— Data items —
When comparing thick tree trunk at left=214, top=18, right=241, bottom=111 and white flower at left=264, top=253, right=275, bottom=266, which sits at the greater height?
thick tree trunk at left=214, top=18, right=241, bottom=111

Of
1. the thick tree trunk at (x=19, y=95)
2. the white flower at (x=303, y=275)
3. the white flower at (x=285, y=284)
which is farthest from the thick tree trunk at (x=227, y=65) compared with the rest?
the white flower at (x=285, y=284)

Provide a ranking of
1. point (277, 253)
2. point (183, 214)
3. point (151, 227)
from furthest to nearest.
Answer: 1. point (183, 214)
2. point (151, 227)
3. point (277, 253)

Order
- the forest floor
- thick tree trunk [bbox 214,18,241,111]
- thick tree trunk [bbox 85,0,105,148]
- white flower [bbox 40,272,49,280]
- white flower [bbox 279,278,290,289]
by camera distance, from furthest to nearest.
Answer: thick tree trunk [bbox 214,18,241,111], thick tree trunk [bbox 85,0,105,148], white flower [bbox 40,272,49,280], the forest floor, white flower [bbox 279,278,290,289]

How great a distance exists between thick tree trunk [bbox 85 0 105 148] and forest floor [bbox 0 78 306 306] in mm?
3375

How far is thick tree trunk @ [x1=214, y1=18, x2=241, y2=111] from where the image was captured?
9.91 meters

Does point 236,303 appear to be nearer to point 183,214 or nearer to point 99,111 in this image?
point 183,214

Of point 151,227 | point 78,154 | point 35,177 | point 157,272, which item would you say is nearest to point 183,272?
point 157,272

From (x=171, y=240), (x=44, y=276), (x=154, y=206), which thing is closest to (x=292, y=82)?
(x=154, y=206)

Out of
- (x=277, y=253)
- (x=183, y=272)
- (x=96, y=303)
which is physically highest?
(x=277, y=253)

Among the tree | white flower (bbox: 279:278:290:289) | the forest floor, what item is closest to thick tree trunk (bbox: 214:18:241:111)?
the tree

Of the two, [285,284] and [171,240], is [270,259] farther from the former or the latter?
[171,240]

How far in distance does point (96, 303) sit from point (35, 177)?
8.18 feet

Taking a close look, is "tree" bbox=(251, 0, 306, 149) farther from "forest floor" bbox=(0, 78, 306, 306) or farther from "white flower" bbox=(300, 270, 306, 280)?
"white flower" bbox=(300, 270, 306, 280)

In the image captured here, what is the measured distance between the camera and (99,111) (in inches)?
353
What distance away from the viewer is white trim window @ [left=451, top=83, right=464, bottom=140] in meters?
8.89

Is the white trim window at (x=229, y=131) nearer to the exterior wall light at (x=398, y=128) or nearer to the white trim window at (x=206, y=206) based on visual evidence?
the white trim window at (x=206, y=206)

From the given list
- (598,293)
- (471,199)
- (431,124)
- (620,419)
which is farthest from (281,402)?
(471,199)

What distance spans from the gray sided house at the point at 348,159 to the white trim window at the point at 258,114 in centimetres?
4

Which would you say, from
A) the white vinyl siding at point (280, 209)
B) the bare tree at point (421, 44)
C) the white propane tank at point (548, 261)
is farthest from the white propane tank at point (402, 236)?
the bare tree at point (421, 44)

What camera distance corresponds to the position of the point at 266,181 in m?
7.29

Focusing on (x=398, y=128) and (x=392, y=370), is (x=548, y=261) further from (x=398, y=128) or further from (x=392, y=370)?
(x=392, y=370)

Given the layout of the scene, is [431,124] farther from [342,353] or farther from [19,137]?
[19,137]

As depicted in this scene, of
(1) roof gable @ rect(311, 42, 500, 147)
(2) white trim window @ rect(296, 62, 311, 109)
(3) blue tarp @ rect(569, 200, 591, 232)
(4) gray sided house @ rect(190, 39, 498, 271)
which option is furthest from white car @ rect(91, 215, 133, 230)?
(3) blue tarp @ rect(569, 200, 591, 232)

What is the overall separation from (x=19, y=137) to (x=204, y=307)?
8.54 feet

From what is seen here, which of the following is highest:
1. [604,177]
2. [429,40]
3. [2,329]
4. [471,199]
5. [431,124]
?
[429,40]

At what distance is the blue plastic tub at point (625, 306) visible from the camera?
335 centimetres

— Problem to solve —
Please edit the material above by replacing "white car" with "silver car" throughout, leaving everything else unchanged.

— Exercise result —
When comparing thick tree trunk at left=214, top=18, right=241, bottom=111 and white flower at left=264, top=253, right=275, bottom=266, which sits at the greater height?
thick tree trunk at left=214, top=18, right=241, bottom=111

Of
1. the thick tree trunk at (x=19, y=95)
2. the white flower at (x=303, y=275)
3. the white flower at (x=285, y=284)
which is farthest from the thick tree trunk at (x=227, y=65) compared with the rest?
the white flower at (x=285, y=284)

Provide a ranking of
1. point (277, 253)
2. point (183, 214)
3. point (151, 227)
from furthest to nearest.
Answer: 1. point (183, 214)
2. point (151, 227)
3. point (277, 253)

Order
- the forest floor
- thick tree trunk [bbox 214,18,241,111]
- thick tree trunk [bbox 85,0,105,148]
- white flower [bbox 40,272,49,280]
- white flower [bbox 279,278,290,289]
by camera distance, from furthest to nearest.
Answer: thick tree trunk [bbox 214,18,241,111], thick tree trunk [bbox 85,0,105,148], white flower [bbox 40,272,49,280], the forest floor, white flower [bbox 279,278,290,289]

How great a distance exists between thick tree trunk [bbox 85 0 105 148] and forest floor [bbox 0 78 306 306] in mm?
3375

How far is thick tree trunk @ [x1=214, y1=18, x2=241, y2=111] from where the image was captured?
9.91 meters

Does point 236,303 appear to be nearer to point 183,214 or nearer to point 99,111 in this image?
point 183,214

Of point 151,227 | point 78,154 | point 35,177 | point 157,272, which item would you say is nearest to point 183,272?
point 157,272

From (x=171, y=240), (x=44, y=276), (x=154, y=206), which thing is closest to (x=292, y=82)?
(x=154, y=206)

Out of
- (x=277, y=253)
- (x=183, y=272)
- (x=96, y=303)
which is physically highest?
(x=277, y=253)

Among the tree | white flower (bbox: 279:278:290:289) | the forest floor, what item is closest to thick tree trunk (bbox: 214:18:241:111)?
the tree

Of the two, [285,284] and [171,240], is [270,259] farther from the former or the latter?
[171,240]

How far in distance does point (96, 303) sit from point (35, 177)?
8.18 feet

Taking a close look, is "tree" bbox=(251, 0, 306, 149) farther from "forest floor" bbox=(0, 78, 306, 306) or farther from "white flower" bbox=(300, 270, 306, 280)?
"white flower" bbox=(300, 270, 306, 280)

In the image captured here, what is the measured distance between the camera and (99,111) (in inches)?
353
What distance away from the viewer is white trim window @ [left=451, top=83, right=464, bottom=140] in meters?
8.89

Is the white trim window at (x=229, y=131) nearer to the exterior wall light at (x=398, y=128) or nearer to the white trim window at (x=206, y=206) based on visual evidence?
the white trim window at (x=206, y=206)

From the given list
- (598,293)
- (471,199)
- (431,124)
- (620,419)
which is farthest from (281,402)?
(471,199)

What distance spans from the gray sided house at the point at 348,159 to the white trim window at the point at 258,114 in centimetres?
4

Which would you say, from
A) the white vinyl siding at point (280, 209)
B) the bare tree at point (421, 44)
C) the white propane tank at point (548, 261)
is farthest from the white propane tank at point (402, 236)?
the bare tree at point (421, 44)

What camera distance corresponds to the position of the point at 266,181 in m?
7.29

Focusing on (x=398, y=128) and (x=392, y=370), is (x=548, y=261) further from (x=398, y=128) or further from (x=392, y=370)?
(x=392, y=370)

Given the layout of the scene, is [431,124] farther from [342,353] or farther from [19,137]?
[19,137]

As depicted in this scene, of
(1) roof gable @ rect(311, 42, 500, 147)
(2) white trim window @ rect(296, 62, 311, 109)
(3) blue tarp @ rect(569, 200, 591, 232)
(4) gray sided house @ rect(190, 39, 498, 271)
which option is furthest from silver car @ rect(91, 215, 133, 230)?
(3) blue tarp @ rect(569, 200, 591, 232)

What is the overall separation from (x=19, y=137) to (x=204, y=307)?
8.54 feet

From what is seen here, which of the following is highest:
1. [604,177]
2. [429,40]
3. [2,329]
4. [471,199]
5. [431,124]
?
[429,40]

At what distance is the blue plastic tub at point (625, 306) visible from the camera?
335 centimetres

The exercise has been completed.